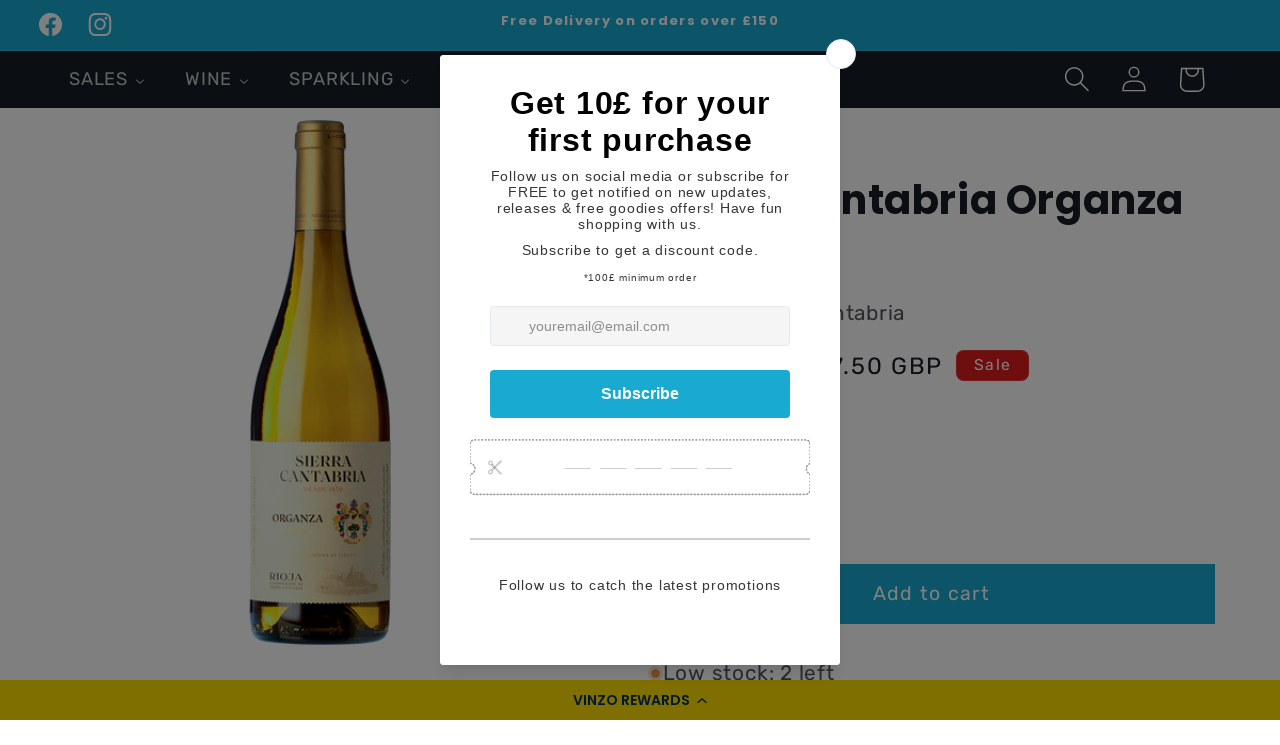

--- FILE ---
content_type: text/css
request_url: https://vinzo.uk/cdn/shop/t/35/compiled_assets/styles.css?v=4119
body_size: -208
content:
/** Shopify CDN: Minification failed

Line 10:0 Unexpected "<"
Line 23:2 Unexpected "<"

**/


/* CSS from section stylesheet blocks */
<style>
    .rfp-custom-html {
      text-align: center;
      font-size: 24px;
      margin-top: 20px;
      margin-bottom: 20px;
      color: #000000; /* You can customize the text color here */
    }
    .rfp-custom-html-content {
      text-align: center;
      margin-top: 20px;
      margin-bottom: 20px;
    }
  </style>
.rfp-center-wrapper{
  }

  .banner-container-desktop {
    display: flex;
  }

  .banner-container-mobile {
    display: none;
  }

  .banner-item {
    text-align: center;
    margin: 0 auto;
    width: 100%;
  }

  .banner-item img {
    object-fit: contain;
    object-position: left;
    margin: 0 auto;
  }

  .desktop-img {
    display: block;
  }

  .mobile-img {
    display: none;
  }

  @media (max-width: 767px) {

    .banner-container-desktop {
      display: none;
    }

    .banner-container-mobile {
      display: inline-block;
    }

    .banner-item {
    }

    .desktop-img {
      display: none;
    }

    .mobile-img {
      display: inline-block;
    }
  }
@keyframes slide {
    0% {
      transform: translateX(0%);
    }
    100% {
      transform: translateX(-50%);
    }
  }

  .rfp-logo-scroll-section {
      white-space: nowrap;
      width: 100%;
  }

  .rfp-logo-scroll-container {
      display: flex;
      justify-content: space-between; /* Distribute items evenly along the main axis */
      align-items: center;
      width: 200%;
      white-space: nowrap;
      overflow: hidden;
      animation: slide 1s linear infinite; /* Adjust timing as needed */
  }

  .rfp-logo-scroll-container img {

  }

  .rfp-logo-scroll-container .rfp-logo-item {
      display: inline-block;
      margin-right: 10px; /* Add some spacing between logos */
  }

  .rfp-logo-scroll-section .rfp-logo-item img {
      max-width: 100%;
      height: auto;
  }

  .rfp-logo-item img {
      max-width: 100%;
      height: auto;
  }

+ + + + +

■ **Problem to work on**
Using the data above, reproduce exactly the lines between those holding "stylesheet blocks */" and "object-fit: contain;", inclusive, and no others.

■ **Exercise response**
/* CSS from section stylesheet blocks */
<style>
    .rfp-custom-html {
      text-align: center;
      font-size: 24px;
      margin-top: 20px;
      margin-bottom: 20px;
      color: #000000; /* You can customize the text color here */
    }
    .rfp-custom-html-content {
      text-align: center;
      margin-top: 20px;
      margin-bottom: 20px;
    }
  </style>
.rfp-center-wrapper{
  }

  .banner-container-desktop {
    display: flex;
  }

  .banner-container-mobile {
    display: none;
  }

  .banner-item {
    text-align: center;
    margin: 0 auto;
    width: 100%;
  }

  .banner-item img {
    object-fit: contain;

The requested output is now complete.